Kathy Bostjancic, director for macroeconomic analysis at the Conference Board, was encouraged by the new data that shows the United States added 216,000 jobs in March after adding 194,000 jobs in February. She wrote in a research note that two years after the recession was officially over, “the labor market appears to finally be picking up”

Others were more cautious at declaring victory. Stephen Stanley of Pierpoint Securities called the numbers “solid” and “workmanlike.” Michael Gapen of Barclays Capital Research called the report “an encouraging sign.”

“At this point, we believe that the jobs expansion is sustainable, though the pace of this expansion is still rather disappointing,” Guy LeBas, chief fixed-income strategist at Janney Capital Markets, wrote in a note to clients.

Peter Morici, a business professor at the University of Maryland and former chief economist at the U.S. International Trade Commission, noted that important challenges remain. He estimated that the economy must add 13 million private-sector jobs over the next three years—360,000 each month—to bring unemployment down to a more healthy level of six percent.
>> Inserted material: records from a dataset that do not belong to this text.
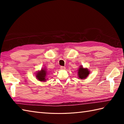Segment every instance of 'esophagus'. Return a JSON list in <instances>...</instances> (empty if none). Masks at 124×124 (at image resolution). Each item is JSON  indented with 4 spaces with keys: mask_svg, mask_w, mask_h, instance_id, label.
I'll list each match as a JSON object with an SVG mask.
<instances>
[{
    "mask_svg": "<svg viewBox=\"0 0 124 124\" xmlns=\"http://www.w3.org/2000/svg\"><path fill=\"white\" fill-rule=\"evenodd\" d=\"M60 69H61V70H65V67H62V66H61L60 67Z\"/></svg>",
    "mask_w": 124,
    "mask_h": 124,
    "instance_id": "1",
    "label": "esophagus"
}]
</instances>
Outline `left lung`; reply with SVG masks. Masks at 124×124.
Here are the masks:
<instances>
[{"instance_id": "obj_1", "label": "left lung", "mask_w": 124, "mask_h": 124, "mask_svg": "<svg viewBox=\"0 0 124 124\" xmlns=\"http://www.w3.org/2000/svg\"><path fill=\"white\" fill-rule=\"evenodd\" d=\"M90 71L87 68H84L83 65H80L78 69V77L79 79H85L88 77Z\"/></svg>"}]
</instances>
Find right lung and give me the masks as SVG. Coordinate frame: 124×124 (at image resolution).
Segmentation results:
<instances>
[{
  "mask_svg": "<svg viewBox=\"0 0 124 124\" xmlns=\"http://www.w3.org/2000/svg\"><path fill=\"white\" fill-rule=\"evenodd\" d=\"M47 74H48V71L46 70V68L44 67L43 68H41V70L38 71L36 73V77L38 80L41 81H41L45 82L48 79L47 78H46Z\"/></svg>",
  "mask_w": 124,
  "mask_h": 124,
  "instance_id": "1",
  "label": "right lung"
}]
</instances>
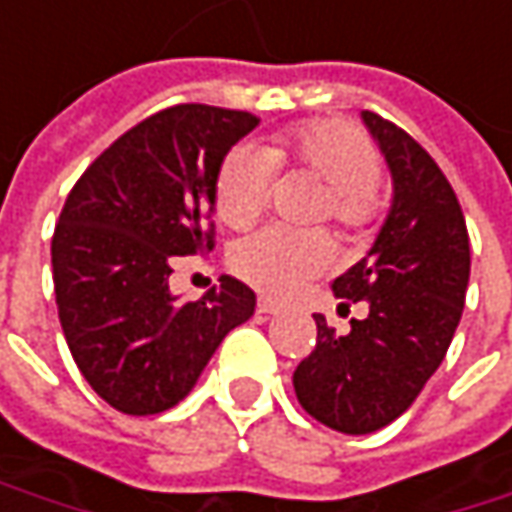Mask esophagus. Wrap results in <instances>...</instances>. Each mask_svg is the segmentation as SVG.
Returning a JSON list of instances; mask_svg holds the SVG:
<instances>
[{
  "label": "esophagus",
  "instance_id": "34e87169",
  "mask_svg": "<svg viewBox=\"0 0 512 512\" xmlns=\"http://www.w3.org/2000/svg\"><path fill=\"white\" fill-rule=\"evenodd\" d=\"M281 307L275 304V301H269V298H260L257 301V313H263V316H272V313H278Z\"/></svg>",
  "mask_w": 512,
  "mask_h": 512
}]
</instances>
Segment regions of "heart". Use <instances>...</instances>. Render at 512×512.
I'll list each match as a JSON object with an SVG mask.
<instances>
[{
    "label": "heart",
    "instance_id": "1",
    "mask_svg": "<svg viewBox=\"0 0 512 512\" xmlns=\"http://www.w3.org/2000/svg\"><path fill=\"white\" fill-rule=\"evenodd\" d=\"M275 167L307 170L327 185L324 217L345 234L371 228L379 217L382 159L374 141L356 124L316 118L272 138L266 150L240 144L223 159L214 182L217 217L231 228H246L263 214L275 188ZM333 263V243L324 234H295L260 228L231 252L237 278L266 295H289Z\"/></svg>",
    "mask_w": 512,
    "mask_h": 512
}]
</instances>
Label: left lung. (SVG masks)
Instances as JSON below:
<instances>
[{
	"mask_svg": "<svg viewBox=\"0 0 512 512\" xmlns=\"http://www.w3.org/2000/svg\"><path fill=\"white\" fill-rule=\"evenodd\" d=\"M394 179V205L371 252L333 281L339 310L368 307L339 336L316 318L313 353L295 368V397L318 423L371 435L406 411L449 350L469 284L461 202L437 162L397 124L362 112Z\"/></svg>",
	"mask_w": 512,
	"mask_h": 512,
	"instance_id": "obj_1",
	"label": "left lung"
}]
</instances>
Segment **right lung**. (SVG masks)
Listing matches in <instances>:
<instances>
[{
    "label": "right lung",
    "mask_w": 512,
    "mask_h": 512,
    "mask_svg": "<svg viewBox=\"0 0 512 512\" xmlns=\"http://www.w3.org/2000/svg\"><path fill=\"white\" fill-rule=\"evenodd\" d=\"M257 115L176 104L115 138L66 196L51 237L63 336L92 391L124 414L188 397L255 292L223 275L196 301L170 295L176 257L214 249V182Z\"/></svg>",
    "instance_id": "add662e5"
}]
</instances>
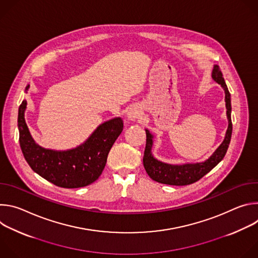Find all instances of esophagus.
<instances>
[{"label":"esophagus","mask_w":258,"mask_h":258,"mask_svg":"<svg viewBox=\"0 0 258 258\" xmlns=\"http://www.w3.org/2000/svg\"><path fill=\"white\" fill-rule=\"evenodd\" d=\"M140 117V109L138 107H132L127 111V118L131 121H135Z\"/></svg>","instance_id":"obj_1"}]
</instances>
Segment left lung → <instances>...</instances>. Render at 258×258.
Wrapping results in <instances>:
<instances>
[{"instance_id":"1","label":"left lung","mask_w":258,"mask_h":258,"mask_svg":"<svg viewBox=\"0 0 258 258\" xmlns=\"http://www.w3.org/2000/svg\"><path fill=\"white\" fill-rule=\"evenodd\" d=\"M212 80L220 85L225 91V102L227 108V118L229 121L228 130L226 132L225 139L223 143L218 146V148L212 153V155L202 162L196 163H183V164H170L162 162L156 159L152 154V147L154 142V136L149 130L146 131V148L143 157L144 167L148 175L155 181L166 183L171 186H186L199 180L206 173H208L213 167H215L225 157L232 137V119H231V94L223 78V73L217 65L213 66Z\"/></svg>"}]
</instances>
“Gains in the range of 200,000 a month are not enough to push unemployment down to acceptable levels,” Morici said. “Continued dependence on foreign oil, the growing trade deficit with China, and health care and tax policies that penalize the location of businesses in the United States are responsible for slower jobs creation than has been accomplished during past recoveries and that could still be achieved.”

Rising consumer costs and inflation are also major issues that could be a drag on the economy.
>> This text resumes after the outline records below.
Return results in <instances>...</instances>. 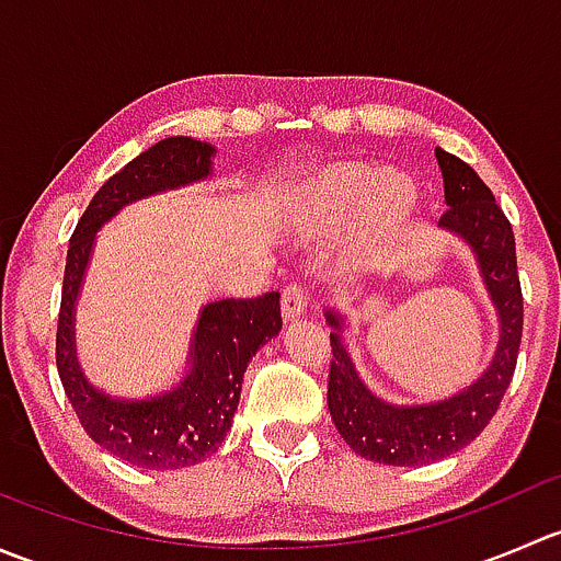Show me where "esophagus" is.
<instances>
[{
  "label": "esophagus",
  "mask_w": 561,
  "mask_h": 561,
  "mask_svg": "<svg viewBox=\"0 0 561 561\" xmlns=\"http://www.w3.org/2000/svg\"><path fill=\"white\" fill-rule=\"evenodd\" d=\"M307 314V290L301 285H287L282 290V317L285 320H301Z\"/></svg>",
  "instance_id": "34e87169"
}]
</instances>
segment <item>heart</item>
<instances>
[{"instance_id": "1", "label": "heart", "mask_w": 561, "mask_h": 561, "mask_svg": "<svg viewBox=\"0 0 561 561\" xmlns=\"http://www.w3.org/2000/svg\"><path fill=\"white\" fill-rule=\"evenodd\" d=\"M415 203L407 175L366 162H336L287 195V219L304 230H331L364 206V230L380 236L399 225Z\"/></svg>"}]
</instances>
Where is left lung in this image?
Instances as JSON below:
<instances>
[{
    "mask_svg": "<svg viewBox=\"0 0 561 561\" xmlns=\"http://www.w3.org/2000/svg\"><path fill=\"white\" fill-rule=\"evenodd\" d=\"M434 157L443 171L448 206L437 228L461 239L472 252L485 293L494 304L500 339L494 358L472 386L426 404H393L360 380L342 336L347 317L325 309L333 347L328 375V410L333 426L355 454L390 467L434 463L467 448L494 417L516 371L522 344L524 298L511 222L467 162L443 149H434Z\"/></svg>",
    "mask_w": 561,
    "mask_h": 561,
    "instance_id": "obj_1",
    "label": "left lung"
}]
</instances>
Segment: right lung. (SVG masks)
Segmentation results:
<instances>
[{"label": "right lung", "instance_id": "1", "mask_svg": "<svg viewBox=\"0 0 561 561\" xmlns=\"http://www.w3.org/2000/svg\"><path fill=\"white\" fill-rule=\"evenodd\" d=\"M206 140L173 135L160 140L100 186L67 249L56 328V369L78 421L100 448L144 469H179L203 461L225 443L241 399L244 371L263 344L279 336V293L222 298L201 309L190 339L184 377L146 399L111 396L83 375L76 350V307L98 233L122 208L151 195L211 179Z\"/></svg>", "mask_w": 561, "mask_h": 561}]
</instances>
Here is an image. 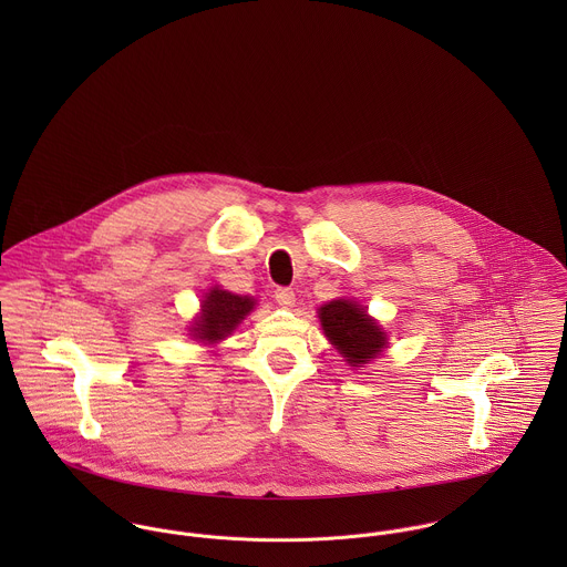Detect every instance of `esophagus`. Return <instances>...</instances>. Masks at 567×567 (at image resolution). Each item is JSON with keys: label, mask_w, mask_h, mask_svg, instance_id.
<instances>
[{"label": "esophagus", "mask_w": 567, "mask_h": 567, "mask_svg": "<svg viewBox=\"0 0 567 567\" xmlns=\"http://www.w3.org/2000/svg\"><path fill=\"white\" fill-rule=\"evenodd\" d=\"M275 299H277L279 306L290 308V306H295V290L292 288H277Z\"/></svg>", "instance_id": "34e87169"}]
</instances>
“Consumers worry about how much more it will cost to fill up the gas tank or the grocery cart as wage gains remain too sluggish to provide an offset. So while this latest jobs report is good news, the road to full recovery remains uphill,” the Conference Board’s Bostjancic wrote.

The outlook may be further complicated by what actions the Federal Reserve takes or doesn’t take to encourage growth in the coming months to fulfill its dual mandate to pursue maximum employment and price stability. Few expect the Fed to back down from its bond-buying program aimed at keeping interest rates low. But Pierpoint Securities’ Stanley said the latest unemployment numbers support his prediction that Fed will begin to raise interest rates in November—which would add more uncertainty to an already unclear economic picture.